Le programme visite a été créé en 1998 par le Rotary Club d'Uster dans le canton de Zurich, dans le but de lutter contre le chômage des jeunes. Aujourd’hui, les apprentis peuvent partir à la découverte d’une autre entreprise dans toute la Suisse et tous les pays européens. En 2024, visite propose même trois places pour des apprentis boulangers au Rwanda. Interview avec Rot. Tiziana Frassineti, coordinatrice du programme visite pour le District 1990.
Chaque année, une poignée d'apprentis motivés effectuaient des séjours à Prenzlau, près de Berlin, ville jumelée avec Uster. Le programme visite s'est rapidement ancré dans l'Oberland zurichois et a conquis, au fil des ans, le reste de la Suisse. En 2008, l'association visite fut créée. Est-ce que l’objectif du programme a changé en 25 ans ?
Les conditions du marché du travail ont changé, mais les raisons profondes de l’association sont toujours d’actualité : promouvoir la mobilité des jeunes professionnels. En effet, nous estimons toujours extrêmement important pour les jeunes en formation d’aller à la découverte d’une autre culture, d’une autre d’entreprise ou à l’encontre d’une autre langue. Un échange se distingue toujours positivement dans un CV.
Qu’est-ce qui motive les apprenants à participer au programme ?
Dans la grande majorité des cas, c’est la découverte d’une autre entreprise ou d’un autre secteur d’activité. Et c’est toujours la curiosité qui les pousse. « Je veux savoir comment on travaille dans une autre entreprise. » C’est la raison principale que j’entends lors des entretiens. L’approfondissement d’une langue est important surtout pour le cursus scolaire et les liens avec une famille d’accueil.
Est-ce que l’intérêt pour un échange à l’intérieur de la Suisse augmente plutôt ou est-ce qu’il diminue ?
Difficile à dire.
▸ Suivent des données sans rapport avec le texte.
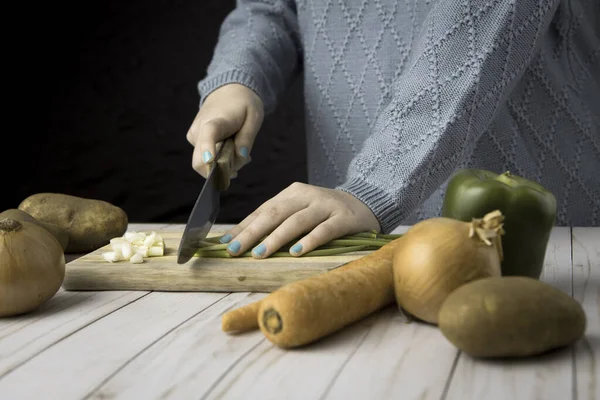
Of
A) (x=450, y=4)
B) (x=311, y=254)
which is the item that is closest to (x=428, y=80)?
(x=450, y=4)

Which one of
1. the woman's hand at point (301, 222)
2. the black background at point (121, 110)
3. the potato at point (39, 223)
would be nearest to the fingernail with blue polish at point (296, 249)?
the woman's hand at point (301, 222)

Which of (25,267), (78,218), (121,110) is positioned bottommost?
(121,110)

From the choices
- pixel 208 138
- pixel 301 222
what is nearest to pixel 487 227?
pixel 301 222

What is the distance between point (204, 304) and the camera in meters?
1.14

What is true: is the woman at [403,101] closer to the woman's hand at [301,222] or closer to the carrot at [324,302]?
the woman's hand at [301,222]

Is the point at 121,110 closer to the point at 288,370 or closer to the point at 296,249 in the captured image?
the point at 296,249

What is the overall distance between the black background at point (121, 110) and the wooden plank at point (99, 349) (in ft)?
5.64

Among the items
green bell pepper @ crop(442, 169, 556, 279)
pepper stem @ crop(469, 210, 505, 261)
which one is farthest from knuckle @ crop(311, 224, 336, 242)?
pepper stem @ crop(469, 210, 505, 261)

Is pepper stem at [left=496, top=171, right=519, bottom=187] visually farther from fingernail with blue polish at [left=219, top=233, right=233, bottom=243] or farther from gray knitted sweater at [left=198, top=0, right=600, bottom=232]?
fingernail with blue polish at [left=219, top=233, right=233, bottom=243]

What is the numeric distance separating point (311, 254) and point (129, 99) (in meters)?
1.75

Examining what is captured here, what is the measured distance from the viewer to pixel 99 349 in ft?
3.10

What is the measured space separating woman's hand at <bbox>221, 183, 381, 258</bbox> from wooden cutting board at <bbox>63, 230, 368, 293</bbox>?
28mm

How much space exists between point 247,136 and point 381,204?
344 mm

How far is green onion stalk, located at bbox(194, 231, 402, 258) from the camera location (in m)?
1.25
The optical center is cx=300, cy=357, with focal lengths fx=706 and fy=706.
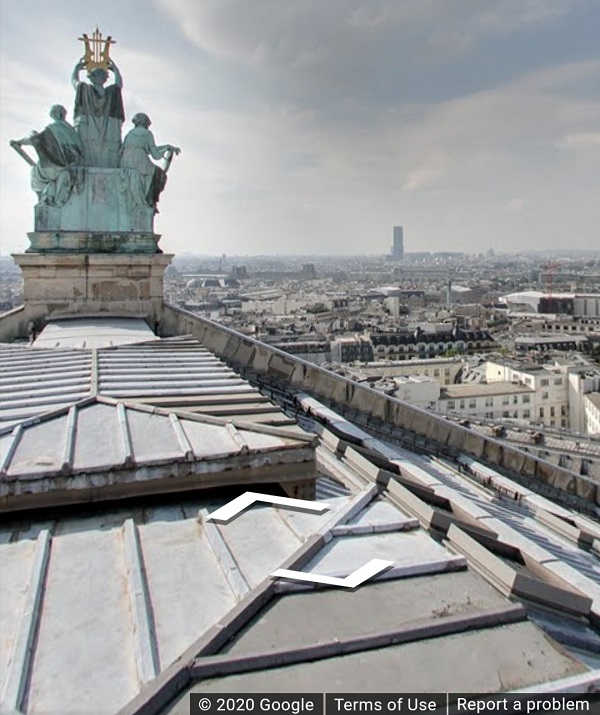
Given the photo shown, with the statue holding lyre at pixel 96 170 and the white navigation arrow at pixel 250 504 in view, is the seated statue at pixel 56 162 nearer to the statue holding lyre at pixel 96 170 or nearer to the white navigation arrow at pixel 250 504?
the statue holding lyre at pixel 96 170

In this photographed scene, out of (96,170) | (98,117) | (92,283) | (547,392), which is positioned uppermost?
(98,117)

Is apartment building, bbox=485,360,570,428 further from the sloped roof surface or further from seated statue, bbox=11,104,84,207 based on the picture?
the sloped roof surface

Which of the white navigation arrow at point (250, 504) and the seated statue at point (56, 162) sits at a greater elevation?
the seated statue at point (56, 162)

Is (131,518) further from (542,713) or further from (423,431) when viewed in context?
(423,431)

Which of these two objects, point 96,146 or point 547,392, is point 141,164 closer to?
point 96,146

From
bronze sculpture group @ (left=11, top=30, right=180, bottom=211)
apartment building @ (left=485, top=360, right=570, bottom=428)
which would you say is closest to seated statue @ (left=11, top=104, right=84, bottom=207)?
bronze sculpture group @ (left=11, top=30, right=180, bottom=211)

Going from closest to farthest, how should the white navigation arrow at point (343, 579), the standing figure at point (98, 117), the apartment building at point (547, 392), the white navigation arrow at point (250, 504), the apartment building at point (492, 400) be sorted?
the white navigation arrow at point (343, 579) → the white navigation arrow at point (250, 504) → the standing figure at point (98, 117) → the apartment building at point (492, 400) → the apartment building at point (547, 392)

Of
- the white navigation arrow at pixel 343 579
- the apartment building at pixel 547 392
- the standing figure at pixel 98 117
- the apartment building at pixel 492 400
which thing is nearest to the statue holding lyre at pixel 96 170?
the standing figure at pixel 98 117

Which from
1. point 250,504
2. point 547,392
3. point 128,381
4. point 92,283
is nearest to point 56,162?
point 92,283
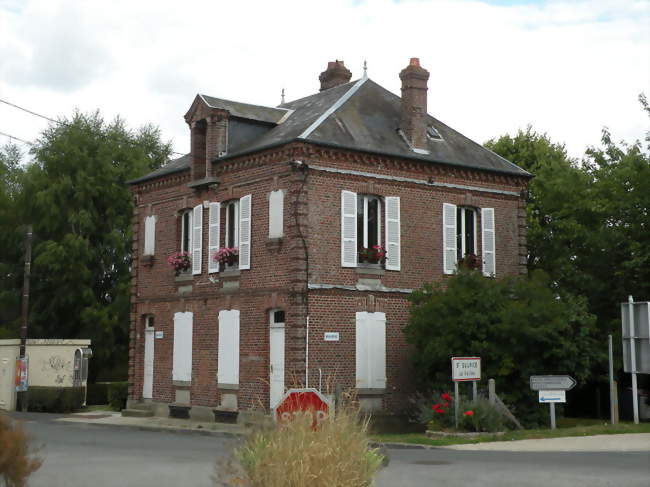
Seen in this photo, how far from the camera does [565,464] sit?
552 inches

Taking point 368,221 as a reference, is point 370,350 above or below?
below

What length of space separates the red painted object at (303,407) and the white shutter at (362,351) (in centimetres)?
1503

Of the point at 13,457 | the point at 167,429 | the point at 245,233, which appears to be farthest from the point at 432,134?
the point at 13,457

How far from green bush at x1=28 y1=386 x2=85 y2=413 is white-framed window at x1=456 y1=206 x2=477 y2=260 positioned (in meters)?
15.0

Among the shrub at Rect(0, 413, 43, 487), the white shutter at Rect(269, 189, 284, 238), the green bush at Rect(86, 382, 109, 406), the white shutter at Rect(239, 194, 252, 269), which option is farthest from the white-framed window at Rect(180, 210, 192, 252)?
the shrub at Rect(0, 413, 43, 487)

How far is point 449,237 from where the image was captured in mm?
26375

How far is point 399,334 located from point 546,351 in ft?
14.5

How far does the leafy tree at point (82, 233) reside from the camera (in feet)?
128

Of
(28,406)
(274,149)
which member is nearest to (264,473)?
(274,149)

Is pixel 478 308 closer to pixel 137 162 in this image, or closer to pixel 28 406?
pixel 28 406

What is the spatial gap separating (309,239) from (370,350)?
3368 mm

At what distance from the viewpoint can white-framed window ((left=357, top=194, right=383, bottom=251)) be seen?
2481 centimetres

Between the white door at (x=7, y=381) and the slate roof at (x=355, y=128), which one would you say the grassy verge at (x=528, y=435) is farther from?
the white door at (x=7, y=381)

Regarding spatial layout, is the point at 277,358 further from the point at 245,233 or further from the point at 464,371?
the point at 464,371
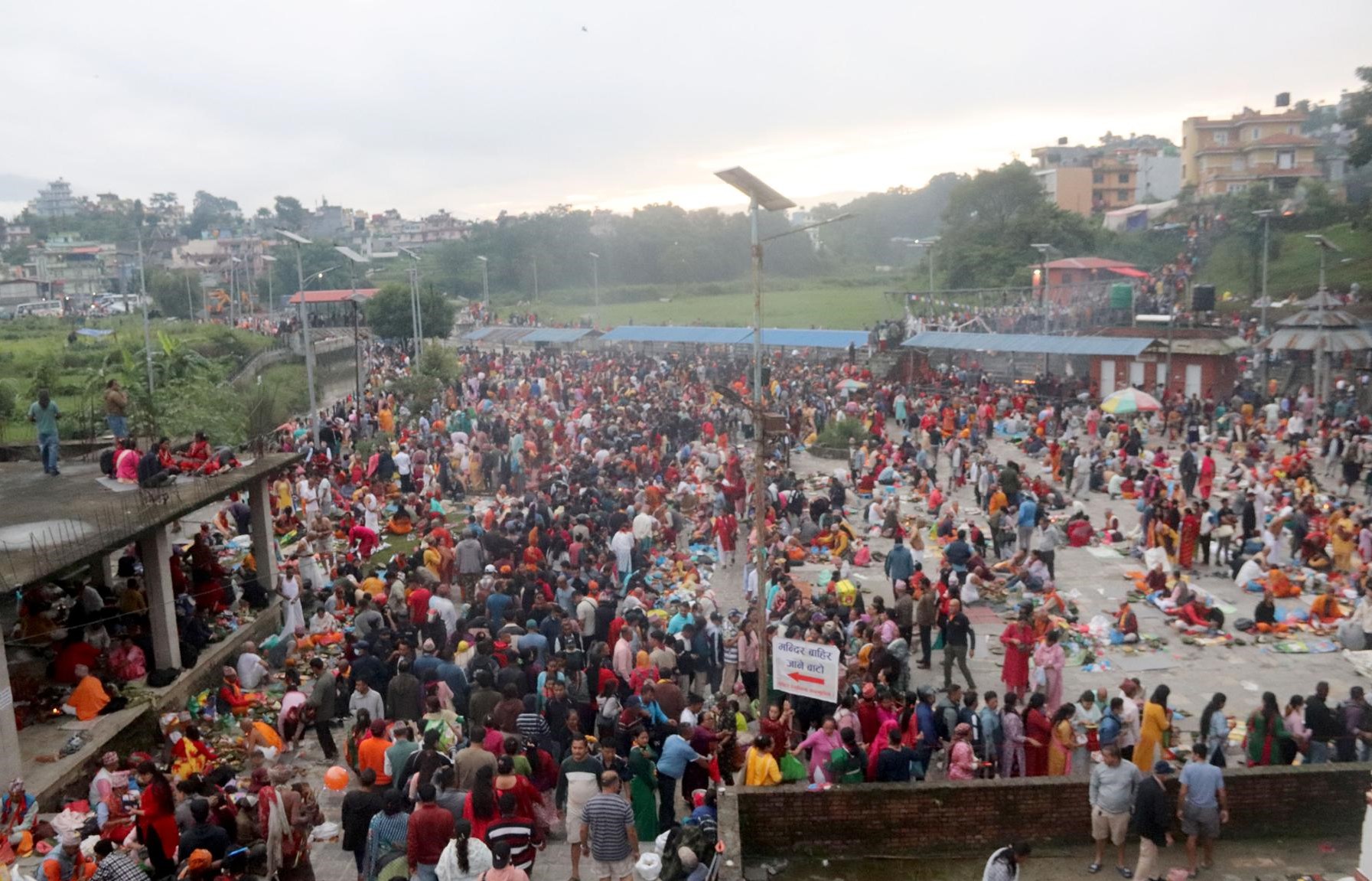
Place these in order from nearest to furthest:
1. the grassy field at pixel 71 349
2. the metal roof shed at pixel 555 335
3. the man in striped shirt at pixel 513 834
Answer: the man in striped shirt at pixel 513 834 < the grassy field at pixel 71 349 < the metal roof shed at pixel 555 335

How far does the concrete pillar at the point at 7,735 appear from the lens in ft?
27.9

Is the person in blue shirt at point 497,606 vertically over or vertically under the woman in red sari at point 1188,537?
over

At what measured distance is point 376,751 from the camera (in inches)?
322

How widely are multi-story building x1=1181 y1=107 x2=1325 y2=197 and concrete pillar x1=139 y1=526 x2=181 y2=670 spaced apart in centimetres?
6521

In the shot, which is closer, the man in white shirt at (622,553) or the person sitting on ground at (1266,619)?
the person sitting on ground at (1266,619)

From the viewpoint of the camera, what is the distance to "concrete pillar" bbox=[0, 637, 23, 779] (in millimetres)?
8516

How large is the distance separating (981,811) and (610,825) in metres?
2.95

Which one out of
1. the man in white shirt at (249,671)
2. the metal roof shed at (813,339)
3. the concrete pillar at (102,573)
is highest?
the metal roof shed at (813,339)

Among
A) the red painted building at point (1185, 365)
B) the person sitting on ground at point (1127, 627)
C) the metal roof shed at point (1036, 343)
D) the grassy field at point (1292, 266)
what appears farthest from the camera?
the grassy field at point (1292, 266)

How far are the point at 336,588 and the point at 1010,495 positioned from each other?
1062 centimetres

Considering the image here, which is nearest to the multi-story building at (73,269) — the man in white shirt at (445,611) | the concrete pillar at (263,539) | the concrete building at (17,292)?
the concrete building at (17,292)

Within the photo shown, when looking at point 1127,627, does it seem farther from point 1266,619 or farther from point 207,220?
point 207,220

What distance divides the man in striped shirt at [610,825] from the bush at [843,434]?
18.0m

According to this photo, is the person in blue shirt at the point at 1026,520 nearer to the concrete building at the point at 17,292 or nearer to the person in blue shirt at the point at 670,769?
the person in blue shirt at the point at 670,769
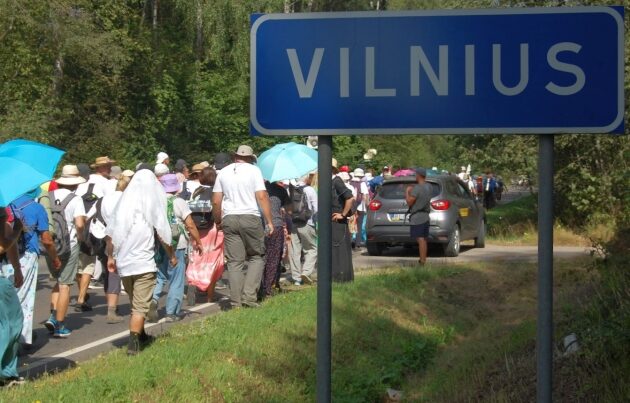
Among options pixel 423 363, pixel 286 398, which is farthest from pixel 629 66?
pixel 286 398

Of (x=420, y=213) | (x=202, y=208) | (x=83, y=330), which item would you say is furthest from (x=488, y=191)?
(x=83, y=330)

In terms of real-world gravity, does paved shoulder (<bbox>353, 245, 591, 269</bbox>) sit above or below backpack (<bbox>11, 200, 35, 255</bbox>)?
below

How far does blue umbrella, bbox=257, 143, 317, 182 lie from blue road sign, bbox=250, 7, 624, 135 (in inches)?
393

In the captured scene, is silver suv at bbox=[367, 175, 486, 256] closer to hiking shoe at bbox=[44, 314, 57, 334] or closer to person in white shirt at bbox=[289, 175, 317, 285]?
person in white shirt at bbox=[289, 175, 317, 285]

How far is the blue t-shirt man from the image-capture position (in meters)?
9.64

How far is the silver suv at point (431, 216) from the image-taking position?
19406 mm

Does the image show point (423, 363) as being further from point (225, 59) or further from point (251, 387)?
point (225, 59)

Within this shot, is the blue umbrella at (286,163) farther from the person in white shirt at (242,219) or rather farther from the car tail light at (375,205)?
the car tail light at (375,205)

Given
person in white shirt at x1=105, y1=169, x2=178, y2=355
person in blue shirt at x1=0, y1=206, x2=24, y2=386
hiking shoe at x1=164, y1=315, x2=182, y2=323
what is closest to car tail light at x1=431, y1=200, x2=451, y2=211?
hiking shoe at x1=164, y1=315, x2=182, y2=323

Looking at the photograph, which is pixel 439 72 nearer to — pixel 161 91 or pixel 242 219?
pixel 242 219

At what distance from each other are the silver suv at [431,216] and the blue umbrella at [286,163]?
5.41 meters

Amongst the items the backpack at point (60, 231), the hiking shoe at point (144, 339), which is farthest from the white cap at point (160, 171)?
the hiking shoe at point (144, 339)

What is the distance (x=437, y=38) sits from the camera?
3684 mm

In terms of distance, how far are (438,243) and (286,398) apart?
12605 mm
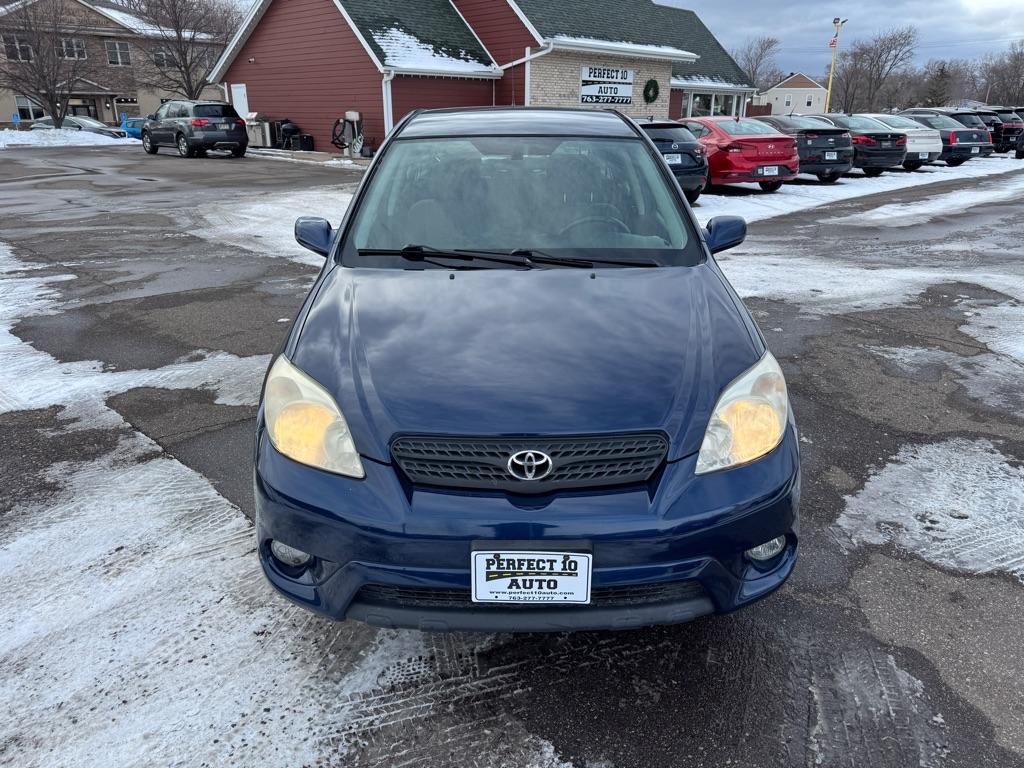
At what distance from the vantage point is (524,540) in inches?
74.7

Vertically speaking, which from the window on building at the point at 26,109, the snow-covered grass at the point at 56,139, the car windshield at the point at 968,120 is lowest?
the snow-covered grass at the point at 56,139

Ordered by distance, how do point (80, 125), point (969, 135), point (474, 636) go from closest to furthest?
1. point (474, 636)
2. point (969, 135)
3. point (80, 125)

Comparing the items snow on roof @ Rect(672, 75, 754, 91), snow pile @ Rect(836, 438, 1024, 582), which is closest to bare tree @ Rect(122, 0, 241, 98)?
snow on roof @ Rect(672, 75, 754, 91)

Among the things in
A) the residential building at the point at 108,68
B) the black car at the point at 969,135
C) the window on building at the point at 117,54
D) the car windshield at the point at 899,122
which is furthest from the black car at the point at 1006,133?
the window on building at the point at 117,54

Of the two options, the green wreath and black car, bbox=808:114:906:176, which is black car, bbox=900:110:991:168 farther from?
the green wreath

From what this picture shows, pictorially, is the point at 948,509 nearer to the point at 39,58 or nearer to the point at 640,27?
the point at 640,27

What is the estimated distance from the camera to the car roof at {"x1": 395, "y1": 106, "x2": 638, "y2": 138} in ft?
11.6

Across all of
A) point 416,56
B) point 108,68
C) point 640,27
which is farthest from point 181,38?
point 640,27

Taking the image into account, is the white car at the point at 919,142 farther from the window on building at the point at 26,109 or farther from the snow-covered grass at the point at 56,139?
the window on building at the point at 26,109

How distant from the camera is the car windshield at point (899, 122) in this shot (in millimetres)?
19103

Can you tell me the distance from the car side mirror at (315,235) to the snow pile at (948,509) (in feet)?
8.56

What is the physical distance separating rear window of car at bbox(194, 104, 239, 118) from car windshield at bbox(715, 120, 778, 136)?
624 inches

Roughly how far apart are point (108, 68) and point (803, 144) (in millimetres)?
47956

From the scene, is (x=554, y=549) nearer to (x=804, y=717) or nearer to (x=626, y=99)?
(x=804, y=717)
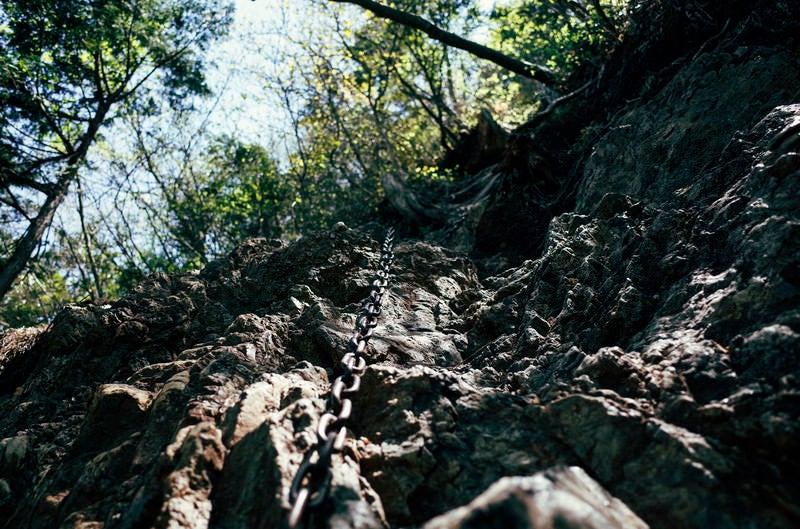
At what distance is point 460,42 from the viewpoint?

Dans le contexte post-covid de 2022 nous avions l’impression que les échanges avaient de la peine à redémarrer. Mais pour la période 2023-2024 nous enregistrons aujourd’hui déjà 91 échanges de prévus à ce jour.
Est-ce que les jeunes sont plutôt attirés par un séjour à l’étranger ?
C’est une évidence, les échanges à l’étranger sont en augmentation. Mais ils sont moins faciles à mettre en place. Les jeunes partent pour au moins quatre semaines, et aussi bien les entreprises formatrices que les écoles professionnelles doivent accepter cette absence prolongée. Mais les échanges en Suisse restent un pilier important de l’activité de visite. D’autant plus que la nouvelle Ordonnance sur la formation professionnelle des employées et employés de commerce prévoit le renforcement des compétences de communication dans une langue nationale et étrangère.
Est-ce qu’un échange peut aussi avoir lieu à l’intérieur d’une même région ?
Effectivement, un échange pourrait se faire dans une même région, par exemple d’une boulangerie industrielle à une boulangerie artisanale.
Quelle est la proportion entre séjours en Suisse et à l’étranger ?
La proportion est d’environ deux tiers à l’étranger et un tiers en Suisse. Ces taux ont peu changé durant ces dernières années sauf, évidemment, pendant la période Covid.
Quels pays participent au programme ?
En principe, l’échange est ouvert à tous les pays européens, sauf l’Angleterre depuis le BREXIT. Et l’année prochaine nous avons trois places pour les apprentis boulangers au Rwanda. Le pays de placement est essentiellement dicté par le réseau des contacts avec des entreprises de l’association visite.
Est-ce que les échanges sont réciproques ?
Il arrive que des entreprises nous demandent la réciprocité, parce qu’ils ont besoin de la force de travail des apprentis et ne peuvent pas les laisser partir pendant plusieurs semaines. Mais en principe, l’échange n’est pas réciproque.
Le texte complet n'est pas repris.